──────── TEXTE ────────
2012. Mathieu Sapin accompagne Gérard Depardieu sur les traces d’Alexandre Dumas dans le Caucase (Casemate 70). C’est le début d’une longue complicité. 2017. Suite des souvenirs de l’auteur sage du Château (Casemate 81) auprès du dernier des monstres sacrés du cinéma français (Casemate 101).

Vous montrez Depardieu parfois ours outragé, parfois d’une délicatesse exquise envers vous.
Mathieu Sapin : J’ai eu de la chance, et me suis rendu compte après coup qu’il a été très généreux avec moi.
Copains ?
Je ne dirais pas ça. Mais il a des gestes touchants. Le lendemain matin de la projection de mon court-métrage (Vengeance et Terre battue, avec Charlotte Le Bon, Gustave Kervern…), il m’a appelé pour me demander si ça s’était bien passé. Dès l’Azerbaïdjan, nos rapports ont été simples et naturels. Je suis assez direct avec lui, m’amusant à le mettre en boîte. Je pense qu’il apprécie. Il y a tellement de gens qui ne se comportent pas de manière naturelle avec lui ! Certains parce que la star les impressionne, d’autres parce qu’ils désirent lui demander quelque chose, ce qui les rend empruntés, pas très naturels.
Fasciné par l’extraordinaire bric-à-brac de son salon parisien, truffé d’œuvres d’art plastique ?
On se croit dans un musée ! Comme dans beaucoup d’autres domaines, loin de tout savoir universitaire, Depardieu s’est forgé au fil des années une culture d’autodidacte. Il a des goûts très pointus aussi bien en Art contemporain qu’en Art classique. Il peut discourir sur des peintres italiens que je ne connais pas, moi qui suis censé avoir suivi des études classiques. Il est toujours surprenant, instinctif. Dans un restaurant de Bavière, je l’ai vu s’enticher d’un cochon en plâtre. Il l’a obtenu et lui a fait une place, chez lui, avec ses Rodin.
Ce salon, où s’est déroulée votre interview en 2014, avec toutes ces statues en taille réelle, a un côté saisissant de tombeau égyptien. Et encore, je n’ai pas dessiné une sorte de sculpture en forme de lit funéraire. Quand on rentre dans cette immense pièce, on est saisi par son côté très théâtral. Je tenais à montrer l’endroit sur une double page. Le nombre de fois où il m’a accueilli en slip, au milieu de toutes ses œuvres !
──────── DONNÉES EXTRAITES ────────
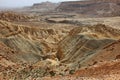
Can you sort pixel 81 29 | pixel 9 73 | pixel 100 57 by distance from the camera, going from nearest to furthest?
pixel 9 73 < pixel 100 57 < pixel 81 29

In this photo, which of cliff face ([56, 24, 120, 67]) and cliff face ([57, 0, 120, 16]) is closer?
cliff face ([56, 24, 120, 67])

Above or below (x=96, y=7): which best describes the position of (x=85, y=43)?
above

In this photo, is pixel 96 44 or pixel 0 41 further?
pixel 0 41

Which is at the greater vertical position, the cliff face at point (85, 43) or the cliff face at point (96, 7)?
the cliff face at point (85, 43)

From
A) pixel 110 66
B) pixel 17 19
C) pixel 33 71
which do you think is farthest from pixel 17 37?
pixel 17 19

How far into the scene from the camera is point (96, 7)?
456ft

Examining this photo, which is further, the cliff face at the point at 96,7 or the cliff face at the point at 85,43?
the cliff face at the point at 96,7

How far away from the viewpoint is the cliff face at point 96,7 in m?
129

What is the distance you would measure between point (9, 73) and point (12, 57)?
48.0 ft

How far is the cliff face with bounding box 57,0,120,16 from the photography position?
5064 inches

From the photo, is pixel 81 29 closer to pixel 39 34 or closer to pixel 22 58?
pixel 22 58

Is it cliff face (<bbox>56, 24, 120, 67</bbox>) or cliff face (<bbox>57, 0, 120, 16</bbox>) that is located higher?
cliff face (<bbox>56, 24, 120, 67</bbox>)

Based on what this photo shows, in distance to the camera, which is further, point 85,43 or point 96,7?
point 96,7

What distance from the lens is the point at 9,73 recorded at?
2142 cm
────────
* CONSIGNE A *
Pouvez-vous citer l'entretien en commençant aux mots « Je ne dirais » et en vous arrêtant après « d’œuvres d’art plastique ? » ?
* CONSIGNE B *
Comment traduire en anglais cette phrase de l'entretien : « Il peut discourir sur des peintres italiens que je ne connais pas, moi qui suis censé avoir suivi des études classiques. » ?

* RÉPONSE RÉDIGÉE A *
Je ne dirais pas ça. Mais il a des gestes touchants. Le lendemain matin de la projection de mon court-métrage (Vengeance et Terre battue, avec Charlotte Le Bon, Gustave Kervern…), il m’a appelé pour me demander si ça s’était bien passé. Dès l’Azerbaïdjan, nos rapports ont été simples et naturels. Je suis assez direct avec lui, m’amusant à le mettre en boîte. Je pense qu’il apprécie. Il y a tellement de gens qui ne se comportent pas de manière naturelle avec lui ! Certains parce que la star les impressionne, d’autres parce qu’ils désirent lui demander quelque chose, ce qui les rend empruntés, pas très naturels.
Fasciné par l’extraordinaire bric-à-brac de son salon parisien, truffé d’œuvres d’art plastique ?

* RÉPONSE RÉDIGÉE B *
He can hold forth on Italian painters I don't know, even though I'm supposed to have had a classical education.